● RECORDED INFORMATION
===============

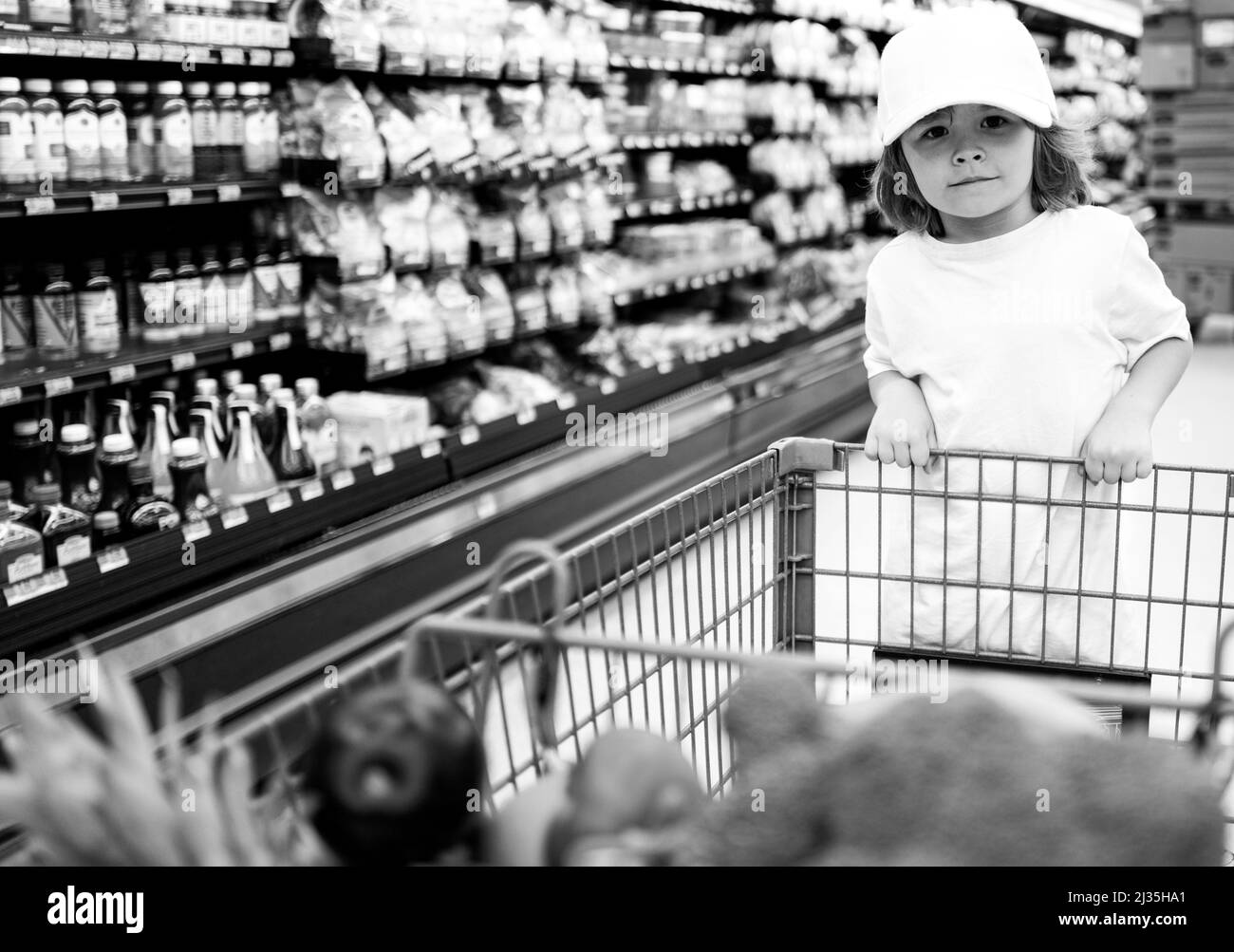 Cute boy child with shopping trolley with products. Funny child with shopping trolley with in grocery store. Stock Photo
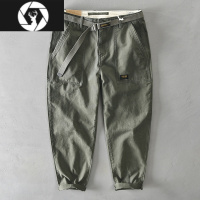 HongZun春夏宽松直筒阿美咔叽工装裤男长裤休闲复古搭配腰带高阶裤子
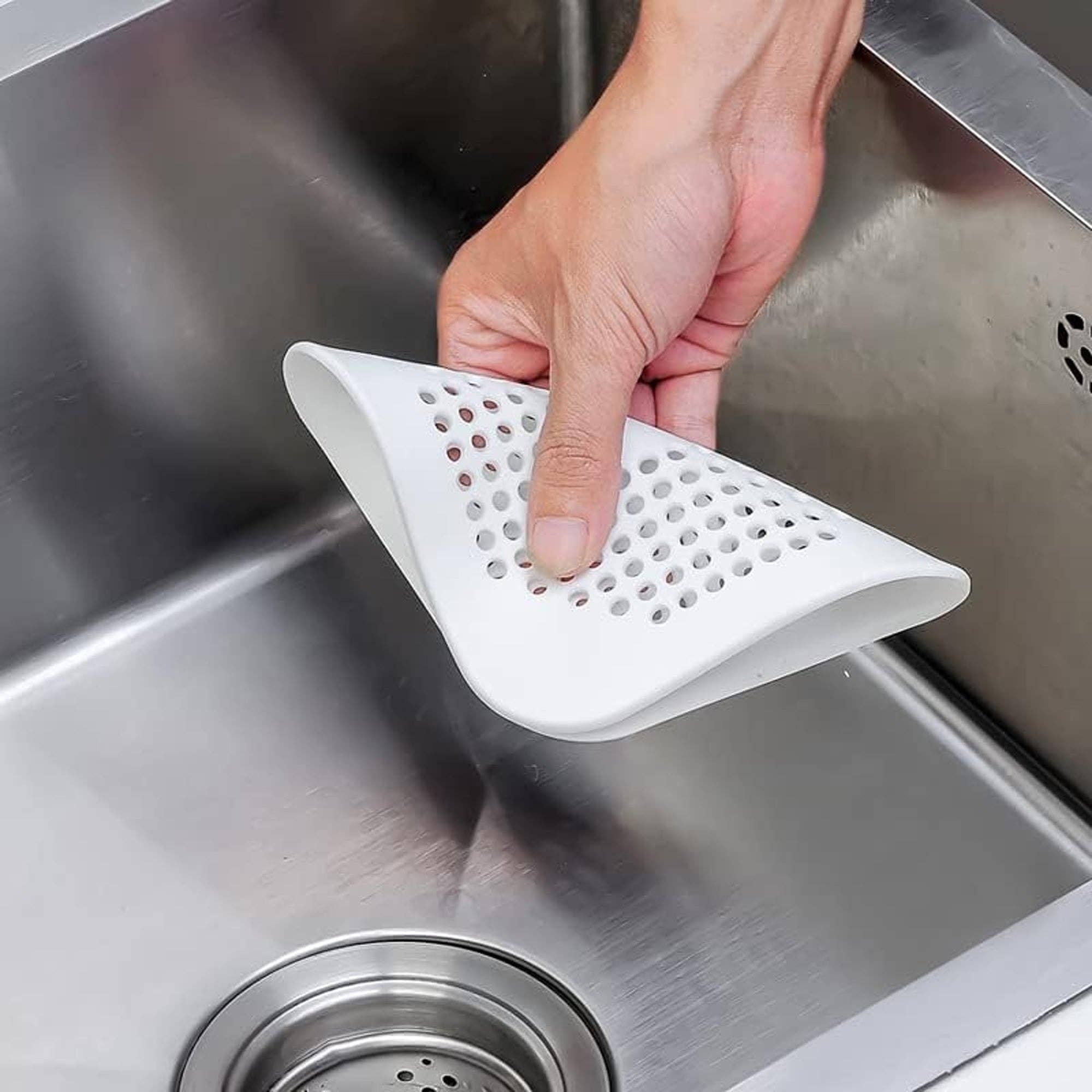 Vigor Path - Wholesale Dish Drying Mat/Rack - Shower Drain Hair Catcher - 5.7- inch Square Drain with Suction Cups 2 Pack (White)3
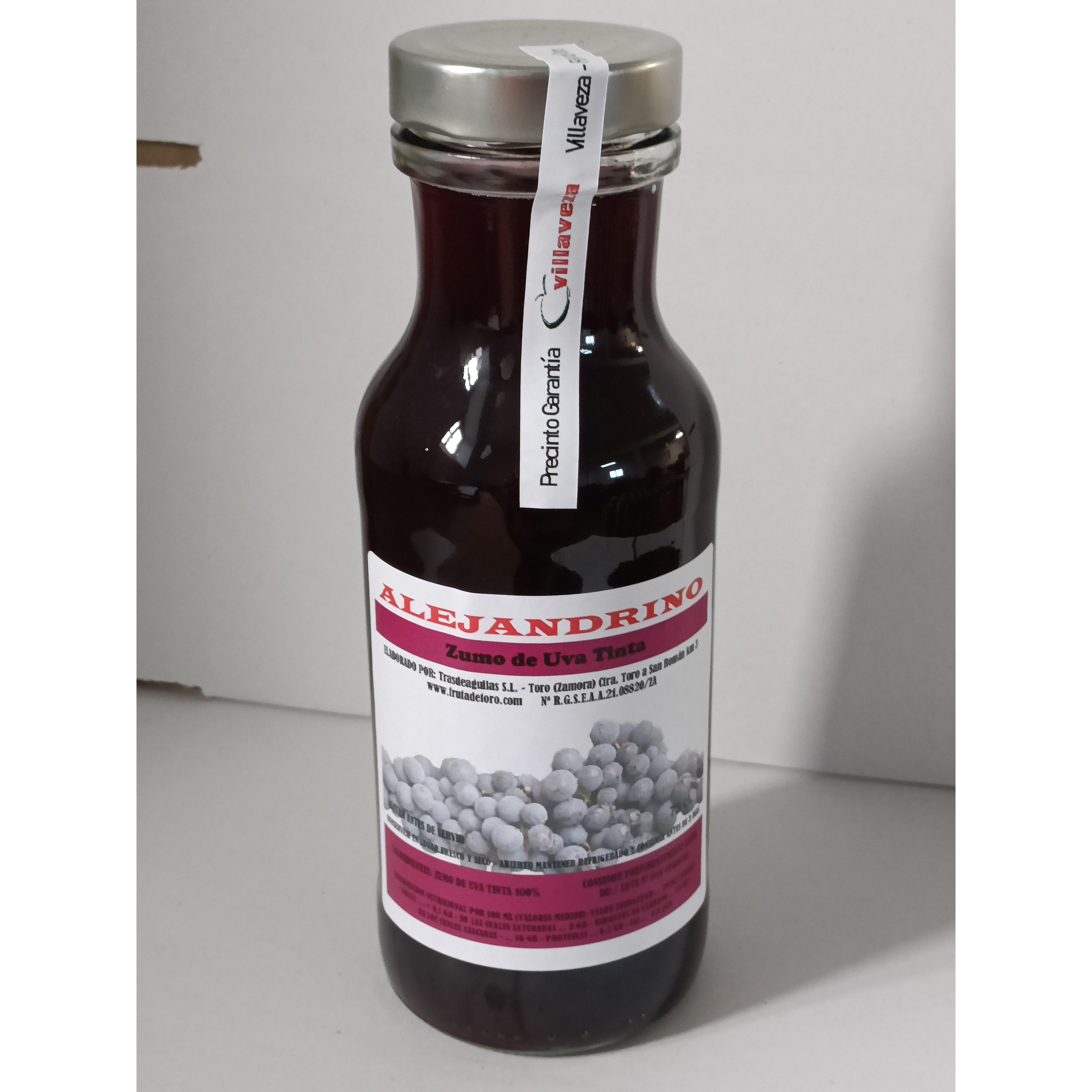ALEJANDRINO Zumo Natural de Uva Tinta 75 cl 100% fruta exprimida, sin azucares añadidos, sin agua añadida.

===============

Skipping all images, output the listing exactly.

● ANSWER SPACE
 Cute boy child with shopping trolley with products. Funny child with shopping trolley with in grocery store. Stock Photo
 HongZun春夏宽松直筒阿美咔叽工装裤男长裤休闲复古搭配腰带高阶裤子
 Vigor Path - Wholesale Dish Drying Mat/Rack - Shower Drain Hair Catcher - 5.7- inch Square Drain with Suction Cups 2 Pack (White)3
ALEJANDRINO Zumo Natural de Uva Tinta 75 cl 100% fruta exprimida, sin azucares añadidos, sin agua añadida.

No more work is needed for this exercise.